Fat Years - Chan Koonchung [17]
By that time I was a celebrated journalist, a novelist, an expert on mainland China, and a self-improvement specialist. I was also a bestselling author, and this status gave real meaning to everything else I wrote. Most people had never read my books and had no idea what I’d written; they just knew that I was a bestselling author. In the 1990s Taiwanese society still had a certain amount of respect for bestselling authors.
My luck held. After the millennium year of 2000, my books were published on the mainland one after another.
Then in 2004, Chen Shuibian was reelected as president. I received a retirement package from the United Daily and moved to Beijing.
When I first arrived, I had a feeling of urgency and started to write very industriously. I wrote about Taiwan and Hong Kong culture for the mainland, and about Beijing and Shanghai for Taiwan and Hong Kong. The most important thing I did was to bring out my Comprehensive Cultural Guide to Beijing well before the Beijing Olympics. I was interviewed on a China Central TV books program, and thus you could say that I had received Chinese government approval.
At that point there was only one thing that I wanted to do, write my Ulysses or In Search of Lost Time—my literary masterpiece. In an age when there are no first-rate writers, I still wanted to prove that I was the best of all the second-rate writers. I refused all further requests to write journalism and started to concentrate solely on my novel.
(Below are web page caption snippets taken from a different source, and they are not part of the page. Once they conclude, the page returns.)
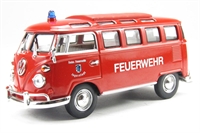 YM43211RD VW Microbus Feuerwehr (Fire)
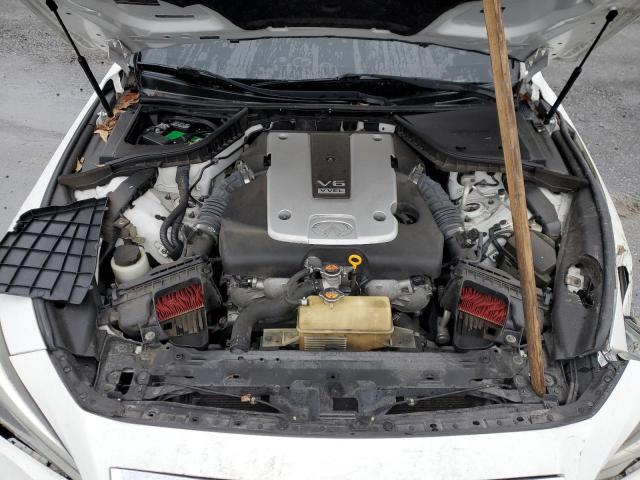 Photo 11 from auction – 2014 INFINITI Q50 BASE with VIN JN1BV7AP6EM680715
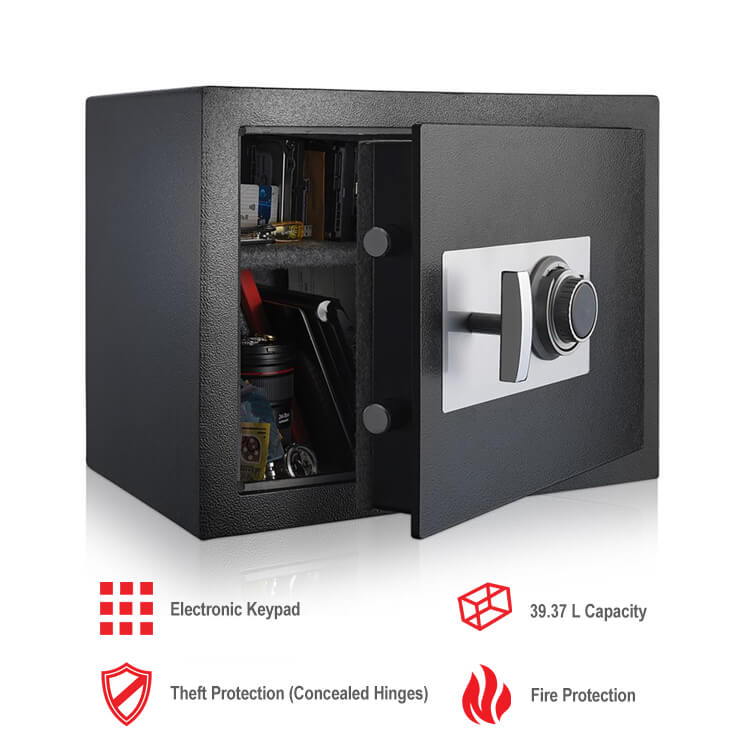 fire safe box 4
Since then, I have not written a single word.
I have to confess that I don’t have to worry about meeting my living expenses. Western philosophers say that happiness consists in being moderately famous and moderately well-off, but not too famous and not too well-off. I don’t depend on royalties to get by; they don’t amount to much, anyway. The thing is, back in the early 1990s, when I was still working in Hong Kong and planning to get married, I bought a ninety-square-meter apartment on Hong Kong island, in Taikoo Shin. After my girlfriend went to Germany and married a German, I handed the apartment over to an estate agent to rent out for me and returned to Taiwan. Every year after that when we negotiated a new rental agreement, both the rent and the value of the property had soared. When I sold it just before Hong Kong’s 1997 retrocession to China, it was worth almost ten times what I had paid for it. In all my working life I could never have made enough money to buy such an apartment at a later date. When the Asian financial meltdown hit, the Taiwanese dollar depreciated, but fortunately all my money was safely in Hong Kong dollars with the HSBC. In 2004, when I moved to Beijing, I bought three apartments in Happiness Village Number Two, just ahead of the government prohibition on foreigners, including people from Taiwan and Hong Kong, purchasing more than one residence. I lived in one apartment and rented out the other two. I converted all my money to Chinese renminbi and it appreciated in value. As the world economy continued to be hit by wave after wave of crises, only China continued to flourish, and my small earnings were enough to live on quite well.
I’ve worked very hard on my writing, but I have lost all inspiration. It disappeared exactly two years ago, just as official Chinese discourse announced that the global economy had entered a period of crisis while China’s Golden Age of Ascendancy had begun. From that time on, I began to see that everyone in Beijing, and everywhere in China, was living well. I felt so spiritually and materially satisfied that I began to experience an overwhelming feeling of good fortune such as I never had before.
An insomniac national leader
For more than a year, except for the New Year and other holidays, I’d been going to Jian Lin’s firm’s restaurant on the first Sunday of every month to have dinner, drink red wine, and watch old movies.